| TASKS |
A. Name every soil that the Goodwin Creek pipe collapse summary lists for the fields where the collapses were found.
B. Extend the Goodwin Creek pipe collapse summary by picking up right after its final sentence.

| EXTRACT |
----

Agricultural Research Service

Research Project: TECHNOLOGIES FOR ASSESSING SEDIMENT MOVEMENT & THE INTEGRITY OF FLOOD CONTROL STRUCTURES, STREAMBANKS, & EARTHEN POND-LEVEES & EMBANKMENTS

Location: Watershed Physical Processes Research Unit

Title: Spatial distribution of pipe collapses in Goodwin Creek Watershed, Mississippi

Authors
item Zhang, Tianyu -
item Wilson, Glenn

Submitted to: Hydrological Processes
Publication Type: Peer Reviewed Journal
Publication Acceptance Date: April 20, 2012
Publication Date: July 5, 2013
Repository URL: http://handle.nal.usda.gov/10113/56982
Citation: Zhang, T., Wilson, G.V. 2013. Spatial distribution of pipe collapses in Goodwin Creek Watershed, Mississippi. Hydrological Processes. 27:2032-2040.

Interpretive Summary: Erosion of the inside walls of soil pores can continue until the soil above the void collapses forming a depression on the surface. Such depressions indicate the existence of subsurface erosion and affect surface erosion processes. The objective of this study was to determine the locations of pipe collapses in agricultural fields of Goodwin Creek watershed and their effects on surface runoff. A survey of four parcels of land was carried out to detect pipe collapse locations, sizes, and elevation of the surround drainage area. A total of 145 pipe collapses were found and the density was 0.58 pipes ha-1. The pipe collapses were not uniformly spread around the fields but were mostly located in the flat alluvial plains where the landuse was predominately cropland. The soils were mainly Collins silt loam soil, Falaya silt loam and Calloway silt loam soil. One of the four parcels had 90% of the pipe collapses with a density of 7.7 pipes ha-1. The mean depth, area and volume of these pipe collapses were 0.12m, 0.34m2 and 0.02m3, respectively, and consisted mostly of small collapses with only a few large ones. There was no relationship between the drainage area contributing to the pipe and the slope of the land surface at the pipe. This is clear evidence that the subsurface flow processes that created the pipe collapses was not represented by surface topographic characteristics. The pipe collapses were found to intercept runoff thereby reducing the slope length factors by 6% and the drainage area by 7%. Both of these factors can reduce the sheet and rill erosion, however, the increased subsurface flow could enhance ephemeral gully erosion.

----

| RECORD EXTRACTS |
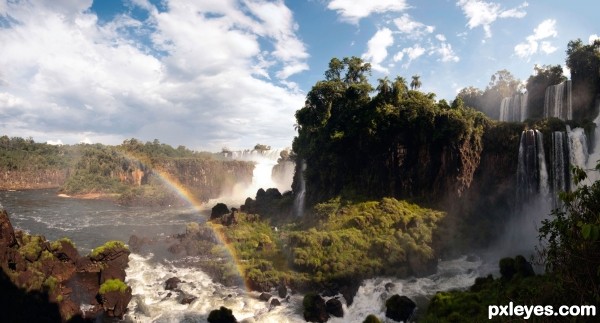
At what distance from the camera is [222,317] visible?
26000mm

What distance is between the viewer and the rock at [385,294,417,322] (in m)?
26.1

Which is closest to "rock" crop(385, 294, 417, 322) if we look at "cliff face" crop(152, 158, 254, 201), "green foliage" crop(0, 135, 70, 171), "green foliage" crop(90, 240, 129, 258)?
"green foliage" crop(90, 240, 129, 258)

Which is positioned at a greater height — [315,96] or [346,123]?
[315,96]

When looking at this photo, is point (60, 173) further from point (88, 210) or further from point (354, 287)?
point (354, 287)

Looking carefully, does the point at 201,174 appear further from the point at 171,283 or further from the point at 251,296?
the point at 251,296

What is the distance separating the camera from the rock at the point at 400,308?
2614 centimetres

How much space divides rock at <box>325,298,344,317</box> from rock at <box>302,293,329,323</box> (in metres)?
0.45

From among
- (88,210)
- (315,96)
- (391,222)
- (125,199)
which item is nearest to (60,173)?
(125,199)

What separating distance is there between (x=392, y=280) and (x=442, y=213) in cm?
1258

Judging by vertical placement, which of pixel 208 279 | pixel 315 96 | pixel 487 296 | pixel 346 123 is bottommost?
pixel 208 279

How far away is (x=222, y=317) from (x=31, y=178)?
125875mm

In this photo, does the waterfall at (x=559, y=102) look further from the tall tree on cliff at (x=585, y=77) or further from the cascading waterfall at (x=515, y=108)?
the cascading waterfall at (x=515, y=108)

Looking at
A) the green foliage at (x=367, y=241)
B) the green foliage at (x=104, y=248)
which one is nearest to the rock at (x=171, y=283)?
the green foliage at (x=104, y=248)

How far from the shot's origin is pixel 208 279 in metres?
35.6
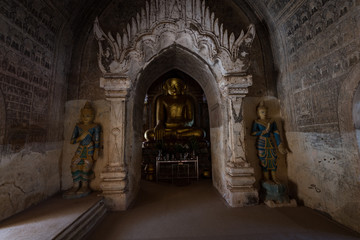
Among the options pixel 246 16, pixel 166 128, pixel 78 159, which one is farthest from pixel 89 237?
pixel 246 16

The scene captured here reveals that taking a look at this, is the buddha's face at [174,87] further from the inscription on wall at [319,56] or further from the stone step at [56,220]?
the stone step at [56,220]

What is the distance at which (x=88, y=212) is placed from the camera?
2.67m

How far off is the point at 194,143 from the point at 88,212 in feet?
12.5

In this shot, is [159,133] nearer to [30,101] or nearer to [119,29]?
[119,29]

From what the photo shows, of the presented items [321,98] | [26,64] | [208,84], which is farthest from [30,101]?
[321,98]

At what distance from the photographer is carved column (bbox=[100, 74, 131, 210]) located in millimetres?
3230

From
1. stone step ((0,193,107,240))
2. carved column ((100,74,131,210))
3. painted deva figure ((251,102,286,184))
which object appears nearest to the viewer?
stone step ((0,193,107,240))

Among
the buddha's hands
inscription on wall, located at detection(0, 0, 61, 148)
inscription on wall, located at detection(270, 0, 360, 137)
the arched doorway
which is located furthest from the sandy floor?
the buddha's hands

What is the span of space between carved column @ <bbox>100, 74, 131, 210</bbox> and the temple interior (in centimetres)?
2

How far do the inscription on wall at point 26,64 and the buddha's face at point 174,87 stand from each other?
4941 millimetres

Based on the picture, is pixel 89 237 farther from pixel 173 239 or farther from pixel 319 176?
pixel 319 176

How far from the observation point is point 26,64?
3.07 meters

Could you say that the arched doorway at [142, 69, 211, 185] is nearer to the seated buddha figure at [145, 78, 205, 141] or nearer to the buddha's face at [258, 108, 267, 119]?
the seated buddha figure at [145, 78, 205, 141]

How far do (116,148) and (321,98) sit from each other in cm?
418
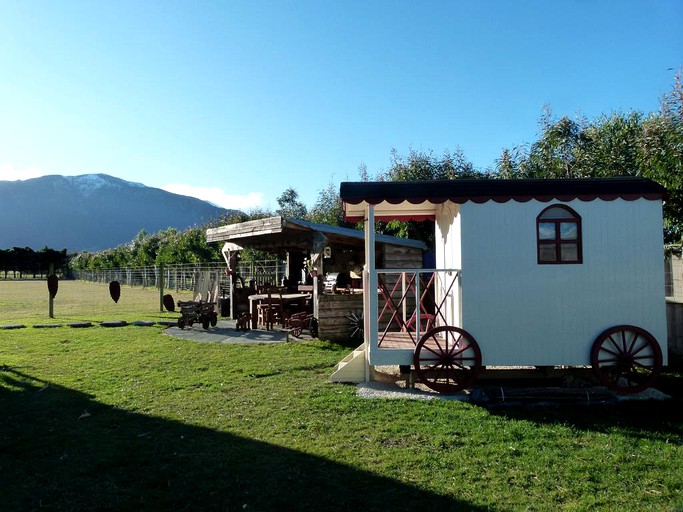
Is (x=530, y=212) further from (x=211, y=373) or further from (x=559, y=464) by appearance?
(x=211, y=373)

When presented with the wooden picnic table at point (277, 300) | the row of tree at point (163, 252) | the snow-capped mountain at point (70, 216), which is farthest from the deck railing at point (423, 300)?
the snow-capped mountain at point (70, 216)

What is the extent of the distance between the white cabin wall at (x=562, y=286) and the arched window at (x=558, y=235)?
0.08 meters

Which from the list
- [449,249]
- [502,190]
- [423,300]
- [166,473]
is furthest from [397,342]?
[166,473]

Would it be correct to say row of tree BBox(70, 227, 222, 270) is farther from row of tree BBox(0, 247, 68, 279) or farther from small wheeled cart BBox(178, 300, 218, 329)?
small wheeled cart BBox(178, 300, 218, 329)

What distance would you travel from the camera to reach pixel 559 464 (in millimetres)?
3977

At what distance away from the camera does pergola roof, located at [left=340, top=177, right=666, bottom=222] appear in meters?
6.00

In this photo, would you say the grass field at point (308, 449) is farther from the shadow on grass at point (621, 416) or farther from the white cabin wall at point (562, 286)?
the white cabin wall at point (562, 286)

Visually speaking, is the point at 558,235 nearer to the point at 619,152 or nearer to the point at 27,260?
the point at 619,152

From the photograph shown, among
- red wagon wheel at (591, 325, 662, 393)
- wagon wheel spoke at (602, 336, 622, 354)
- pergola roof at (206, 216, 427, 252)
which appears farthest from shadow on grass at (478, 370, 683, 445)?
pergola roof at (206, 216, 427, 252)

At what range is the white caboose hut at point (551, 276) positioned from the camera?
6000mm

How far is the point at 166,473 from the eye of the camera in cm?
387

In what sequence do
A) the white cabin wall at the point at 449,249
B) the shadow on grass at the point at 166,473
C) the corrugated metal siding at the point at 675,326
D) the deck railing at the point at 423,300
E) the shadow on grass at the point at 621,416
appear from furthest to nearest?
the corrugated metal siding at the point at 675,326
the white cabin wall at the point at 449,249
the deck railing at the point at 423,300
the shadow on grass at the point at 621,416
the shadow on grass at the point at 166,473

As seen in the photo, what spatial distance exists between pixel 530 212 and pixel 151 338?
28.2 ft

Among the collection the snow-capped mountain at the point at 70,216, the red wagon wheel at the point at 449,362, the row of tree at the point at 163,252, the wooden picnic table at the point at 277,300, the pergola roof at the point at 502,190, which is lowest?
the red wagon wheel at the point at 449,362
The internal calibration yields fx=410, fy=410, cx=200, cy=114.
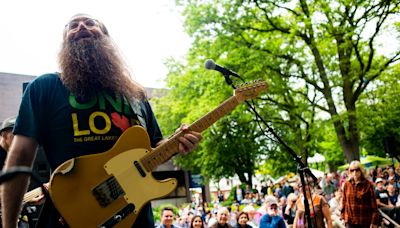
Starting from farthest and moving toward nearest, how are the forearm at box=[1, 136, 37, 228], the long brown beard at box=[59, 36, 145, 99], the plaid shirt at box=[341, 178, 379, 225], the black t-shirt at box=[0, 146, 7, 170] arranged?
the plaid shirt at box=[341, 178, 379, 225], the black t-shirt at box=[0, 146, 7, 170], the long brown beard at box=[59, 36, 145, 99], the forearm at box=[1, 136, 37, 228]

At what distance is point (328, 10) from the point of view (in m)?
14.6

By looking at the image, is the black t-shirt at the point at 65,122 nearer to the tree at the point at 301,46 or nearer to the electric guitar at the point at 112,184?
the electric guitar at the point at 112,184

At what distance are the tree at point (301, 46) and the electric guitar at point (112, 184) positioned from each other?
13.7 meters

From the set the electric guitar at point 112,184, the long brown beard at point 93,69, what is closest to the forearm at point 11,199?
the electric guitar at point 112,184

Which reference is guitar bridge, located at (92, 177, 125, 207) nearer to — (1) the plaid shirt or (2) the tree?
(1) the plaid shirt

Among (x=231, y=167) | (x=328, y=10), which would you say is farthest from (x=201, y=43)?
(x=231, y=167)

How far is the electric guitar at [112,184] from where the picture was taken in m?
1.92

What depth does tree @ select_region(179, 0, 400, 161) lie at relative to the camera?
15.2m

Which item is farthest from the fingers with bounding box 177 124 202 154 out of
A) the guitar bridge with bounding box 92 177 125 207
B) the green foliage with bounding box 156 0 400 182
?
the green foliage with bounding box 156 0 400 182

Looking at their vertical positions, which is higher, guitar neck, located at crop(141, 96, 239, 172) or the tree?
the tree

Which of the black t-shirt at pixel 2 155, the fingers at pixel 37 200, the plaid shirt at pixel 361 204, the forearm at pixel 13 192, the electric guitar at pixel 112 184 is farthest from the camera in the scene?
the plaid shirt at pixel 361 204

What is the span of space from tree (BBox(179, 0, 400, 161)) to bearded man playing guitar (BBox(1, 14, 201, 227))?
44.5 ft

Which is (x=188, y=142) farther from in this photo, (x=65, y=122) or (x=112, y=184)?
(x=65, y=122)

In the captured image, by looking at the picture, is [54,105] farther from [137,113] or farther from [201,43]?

----

| RESPONSES TO THE EXERCISE |
A. Collins silt loam, Falaya silt loam, Calloway silt loam

B.
Technical Abstract: Internal erosion of soil pipes can induce pipe collapses that affect soil erosion process and landform evolution. The objective of this study was to determine the spatial distribution of pipe collapses in agricultural fields of Goodwin Creek watershed. Ground survey was carried out to detect pipe collapses and the location, size, and surface elevation was measured with differential GPS. A total of 145 pipe collapses were found and the density was about 0.58 pipes ha-1. The spatial distribution of pipe collapses was not uniform as pipe collapses were located in the flat alluvial plains where the landuse was dominated by cropland. The soils were mainly Collins silt loam soil, Falaya silt loam and Calloway silt loam soil. One of the four parcels had 90% of the pipe collapses with a density of 7.7 pipes ha-1. The mean depth, area and volume of these pipe collapses were 0.12m, 0.34m2 and 0.02m3, respectively, and all these properties exhibited a skewed distribution. The A-S (drainage area-slope gradient) equation, which has been widely used for erosion phenomenon prediction, did not represent pipe collapses in this study as the coefficient of determination was < 0.01. This is clear evidence that subsurface flow is not represented by surface topographic characteristics. The pipe collapses were found to intercept runoff thereby reducing the slope length factors by 6% and the drainage area by 7%. Both of these factors can reduce the sheet and rill erosion, however, the increased subsurface flow could enhance ephemeral gully erosion.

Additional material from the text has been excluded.